È utile ricordare che la sentenza in forma semplificata viene utilizzata, stando all’art. 74 c.p.a., nei casi di manifesta fondatezza od infondatezza ovvero di manifesta irricevibilità, inammissibilità, improcedibilità o infondatezza del ricorso, e, coerentemente con quanto disposto dalla stessa disposizione, a mente della quale la motivazione potrà consistere «in un sintetico riferimento al punto di fatto o di diritto ritenuto risolutivo ovvero, se del caso, ad un precedente conforme», anche nel caso di cui all’art. 218 è consentita la motivazione per relationem, con riferimento agli scritti di parte accolti dal giudice.

Solo per ragioni eccezionali, di particolare complessità, è consentita la pubblicazione della decisione in forma frazionata, con il dispositivo da emettersi il giorno successivo a quello dell’udienza e la parte motiva della sentenza nei dieci giorni successivi all’udienza.

È previsto, dal quarto comma dell’art. 218, un decreto cautelare emesso dal Presidente del TAR nelle ipotesi in cui si ravvisi un «pregiudizio irreparabile», che possa realizzarsi nelle more della decisione di merito. Solo in simili circostanze il Presidente è chiamato a provvedere sull’istanza cautelare prima dell’udienza. Diversamente, la decisione su tali domande è riservata all’udienza collegiale e su di essa il giudice provvede con ordinanza, «se entro il giorno successivo a quello dell’udienza non è pubblicata la sentenza in forma semplificata e se la pubblicazione del dispositivo non esaurisce le esigenze di tutela anche cautelare delle parti».

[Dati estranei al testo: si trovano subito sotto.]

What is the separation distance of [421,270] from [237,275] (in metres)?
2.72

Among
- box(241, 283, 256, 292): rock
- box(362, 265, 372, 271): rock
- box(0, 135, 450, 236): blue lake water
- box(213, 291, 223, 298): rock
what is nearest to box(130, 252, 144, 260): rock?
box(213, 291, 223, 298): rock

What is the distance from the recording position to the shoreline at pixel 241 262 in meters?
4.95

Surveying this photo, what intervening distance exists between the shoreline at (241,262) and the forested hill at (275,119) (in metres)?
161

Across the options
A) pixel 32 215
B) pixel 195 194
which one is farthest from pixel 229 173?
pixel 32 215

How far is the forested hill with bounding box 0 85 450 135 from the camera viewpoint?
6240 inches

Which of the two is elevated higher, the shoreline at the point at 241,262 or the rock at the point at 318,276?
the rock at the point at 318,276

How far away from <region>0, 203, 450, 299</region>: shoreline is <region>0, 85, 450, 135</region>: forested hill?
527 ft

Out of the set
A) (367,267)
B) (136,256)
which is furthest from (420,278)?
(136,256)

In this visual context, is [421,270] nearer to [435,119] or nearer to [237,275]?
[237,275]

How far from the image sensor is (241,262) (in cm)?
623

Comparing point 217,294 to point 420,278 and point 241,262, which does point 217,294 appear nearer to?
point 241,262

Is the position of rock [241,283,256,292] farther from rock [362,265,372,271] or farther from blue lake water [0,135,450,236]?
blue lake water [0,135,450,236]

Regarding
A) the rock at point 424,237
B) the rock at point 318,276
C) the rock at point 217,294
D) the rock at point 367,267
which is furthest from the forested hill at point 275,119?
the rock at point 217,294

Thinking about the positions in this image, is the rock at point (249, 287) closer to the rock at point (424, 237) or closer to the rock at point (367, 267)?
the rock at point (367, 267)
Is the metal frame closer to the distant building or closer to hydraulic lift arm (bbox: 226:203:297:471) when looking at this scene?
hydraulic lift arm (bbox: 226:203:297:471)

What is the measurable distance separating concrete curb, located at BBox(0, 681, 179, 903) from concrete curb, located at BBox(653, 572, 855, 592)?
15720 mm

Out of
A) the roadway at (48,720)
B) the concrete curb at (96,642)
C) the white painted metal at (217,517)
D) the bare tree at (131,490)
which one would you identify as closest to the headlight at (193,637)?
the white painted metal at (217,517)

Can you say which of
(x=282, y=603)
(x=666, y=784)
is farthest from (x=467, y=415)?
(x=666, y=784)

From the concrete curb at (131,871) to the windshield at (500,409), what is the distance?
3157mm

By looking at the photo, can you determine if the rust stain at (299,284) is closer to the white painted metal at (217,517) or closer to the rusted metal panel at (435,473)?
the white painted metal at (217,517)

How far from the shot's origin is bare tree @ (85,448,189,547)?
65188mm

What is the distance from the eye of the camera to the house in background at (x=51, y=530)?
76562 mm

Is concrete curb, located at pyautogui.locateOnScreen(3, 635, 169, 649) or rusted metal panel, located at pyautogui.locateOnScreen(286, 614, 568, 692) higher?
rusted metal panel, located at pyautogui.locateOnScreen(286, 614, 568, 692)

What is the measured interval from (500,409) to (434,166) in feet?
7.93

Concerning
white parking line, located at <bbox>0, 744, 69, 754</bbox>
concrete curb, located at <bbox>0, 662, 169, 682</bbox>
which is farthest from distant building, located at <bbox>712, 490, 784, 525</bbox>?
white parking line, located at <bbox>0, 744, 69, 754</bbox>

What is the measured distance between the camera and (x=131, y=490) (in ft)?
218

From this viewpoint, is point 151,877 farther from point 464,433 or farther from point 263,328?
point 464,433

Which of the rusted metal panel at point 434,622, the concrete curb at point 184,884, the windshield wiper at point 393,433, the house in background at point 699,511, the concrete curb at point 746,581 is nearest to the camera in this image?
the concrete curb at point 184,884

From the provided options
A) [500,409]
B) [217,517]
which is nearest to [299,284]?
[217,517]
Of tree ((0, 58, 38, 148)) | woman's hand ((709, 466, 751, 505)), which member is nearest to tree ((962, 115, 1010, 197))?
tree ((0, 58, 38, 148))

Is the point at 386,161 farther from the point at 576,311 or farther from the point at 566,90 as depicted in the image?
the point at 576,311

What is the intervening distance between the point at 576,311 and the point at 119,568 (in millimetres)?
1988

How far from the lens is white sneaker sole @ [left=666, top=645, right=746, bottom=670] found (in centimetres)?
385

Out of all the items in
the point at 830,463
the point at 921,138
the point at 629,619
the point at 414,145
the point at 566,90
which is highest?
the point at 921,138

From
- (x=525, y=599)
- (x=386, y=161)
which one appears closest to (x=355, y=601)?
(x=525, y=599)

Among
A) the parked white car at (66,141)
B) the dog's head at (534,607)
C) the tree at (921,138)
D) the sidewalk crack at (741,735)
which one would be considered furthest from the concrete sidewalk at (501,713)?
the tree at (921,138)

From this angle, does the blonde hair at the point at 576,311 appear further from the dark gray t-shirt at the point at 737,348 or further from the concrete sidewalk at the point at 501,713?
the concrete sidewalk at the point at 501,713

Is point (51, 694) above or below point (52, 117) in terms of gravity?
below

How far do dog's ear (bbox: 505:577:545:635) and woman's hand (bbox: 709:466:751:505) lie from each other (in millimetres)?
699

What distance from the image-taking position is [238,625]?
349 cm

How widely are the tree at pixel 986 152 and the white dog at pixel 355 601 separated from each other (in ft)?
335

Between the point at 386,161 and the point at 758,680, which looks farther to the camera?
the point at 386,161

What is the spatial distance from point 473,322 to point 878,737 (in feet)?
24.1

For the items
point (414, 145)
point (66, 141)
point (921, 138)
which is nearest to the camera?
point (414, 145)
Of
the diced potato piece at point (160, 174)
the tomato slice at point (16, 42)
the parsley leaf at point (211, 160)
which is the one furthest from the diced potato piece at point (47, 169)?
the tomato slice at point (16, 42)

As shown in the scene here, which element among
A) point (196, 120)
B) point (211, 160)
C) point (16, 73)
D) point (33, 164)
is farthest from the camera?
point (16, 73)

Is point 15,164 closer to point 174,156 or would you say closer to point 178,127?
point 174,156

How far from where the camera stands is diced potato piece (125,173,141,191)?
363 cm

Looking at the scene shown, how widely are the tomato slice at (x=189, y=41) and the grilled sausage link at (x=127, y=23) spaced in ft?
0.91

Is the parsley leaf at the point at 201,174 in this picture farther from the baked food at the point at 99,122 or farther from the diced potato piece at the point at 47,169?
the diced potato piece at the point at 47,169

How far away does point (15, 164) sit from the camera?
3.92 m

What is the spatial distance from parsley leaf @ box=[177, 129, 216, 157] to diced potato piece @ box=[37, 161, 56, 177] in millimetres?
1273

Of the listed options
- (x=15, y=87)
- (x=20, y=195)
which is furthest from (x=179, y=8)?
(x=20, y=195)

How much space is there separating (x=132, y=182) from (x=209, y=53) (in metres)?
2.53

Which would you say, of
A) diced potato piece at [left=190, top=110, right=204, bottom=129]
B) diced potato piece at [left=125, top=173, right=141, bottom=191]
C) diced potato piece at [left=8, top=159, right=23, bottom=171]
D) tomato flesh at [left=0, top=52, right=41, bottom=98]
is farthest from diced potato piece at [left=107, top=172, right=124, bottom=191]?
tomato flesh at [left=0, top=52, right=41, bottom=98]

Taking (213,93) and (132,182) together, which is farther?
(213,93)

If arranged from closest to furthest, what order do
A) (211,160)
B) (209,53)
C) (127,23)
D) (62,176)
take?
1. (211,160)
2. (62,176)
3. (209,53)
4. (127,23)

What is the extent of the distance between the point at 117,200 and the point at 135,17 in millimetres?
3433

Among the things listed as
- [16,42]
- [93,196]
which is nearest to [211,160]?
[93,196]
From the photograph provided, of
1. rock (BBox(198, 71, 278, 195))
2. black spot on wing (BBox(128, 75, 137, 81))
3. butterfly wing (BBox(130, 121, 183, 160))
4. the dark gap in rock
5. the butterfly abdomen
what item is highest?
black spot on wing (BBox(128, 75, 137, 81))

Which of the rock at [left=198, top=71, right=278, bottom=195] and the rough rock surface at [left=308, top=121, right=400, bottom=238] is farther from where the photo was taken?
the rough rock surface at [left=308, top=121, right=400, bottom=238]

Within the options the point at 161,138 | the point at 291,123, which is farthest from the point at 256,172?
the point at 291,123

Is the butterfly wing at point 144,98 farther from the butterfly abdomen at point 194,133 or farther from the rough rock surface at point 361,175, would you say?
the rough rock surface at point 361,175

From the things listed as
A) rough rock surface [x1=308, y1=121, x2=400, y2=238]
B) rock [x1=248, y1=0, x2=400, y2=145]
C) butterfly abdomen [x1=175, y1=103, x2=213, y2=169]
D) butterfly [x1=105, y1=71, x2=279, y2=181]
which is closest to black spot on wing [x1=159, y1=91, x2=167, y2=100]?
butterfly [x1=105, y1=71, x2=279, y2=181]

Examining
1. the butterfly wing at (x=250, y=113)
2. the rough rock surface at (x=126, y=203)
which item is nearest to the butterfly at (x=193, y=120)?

Terminato il giudizio di primo grado dinanzi al TAR Lazio, giudizio esente dalla sospensione feriale dei termini, prevista dal coordinato disposto dell’art. 1 l. n. 742 del 1969 e dal secondo comma dell’art. 54 c.p.a., gli interessati potranno proporre appello avverso la decisione del TAR Lazio al Consiglio di Stato.

L’impugnazione deve essere esperita nel termine decadenziale di quindici giorni dal giorno successivo a quello dell’udienza di primo grado, giorno nel quale dovrà essere stata depositata la sentenza in forma semplificata. Se la sentenza è stata, invece, resa con modalità frazionata il termine, di quindici giorni, decorre dal momento della pubblicazione della motivazione.

Il provvedimento eccezionale, dettato dalla l. n. 145 del 2018, ha, dunque, dato vita ad un ulteriore ipotesi di giurisdizione esclusiva, che si era aggiunta all’elenco contenuto nel primo comma nell’art. 133 del Codice del processo amministrativo, come ipotesi che contenuta nella lett. z-septies), che ha incrementato la già ampia casistica della giurisdizione esclusiva.

Il procedimento, così descritto dalla l. 145 del 2018, dà vita ad un giudizio amministrativo che si svolge innanzi al TAR del Lazio in primo grado e in fase di appello davanti al Consiglio di Stato, con termini abbreviati, al fine di rispondere, con modalità ragionevolmente brevi, alla delicata domanda di giustizia, relativa al settore dell’ammissione e dell’esclusione dalle competizioni professionistiche delle società o delle associazioni sportive.

C’è da dire che, a prescindere dalla condivisibilità o meno della scelta di riservare alla giurisdizione esclusiva la decisione sull’impugnazione dei provvedimenti in oggetto e, più ampiamente, di quelli federali e del CONI, essa risulta, comunque, indubbiamente coerente con la neonata ipotesi di giurisdizione esclusiva sui «provvedimenti di ammissione ed esclusione dalle competizioni professionistiche delle società o associazioni sportive professionistiche, o comunque incidenti sulla partecipazione a competizioni professionistiche», di cui poc’anzi, e con la riserva alla stessa giurisdizione della decisione su «ogni altra controversia avente ad oggetto atti» del CONI o delle federazioni, diversa da quelle tecniche, disciplinari ovvero afferenti a «rapporti patrimoniali tra società, associazioni e atleti», di cui all’art. 3 l. 17 ottobre 2003, n. 280.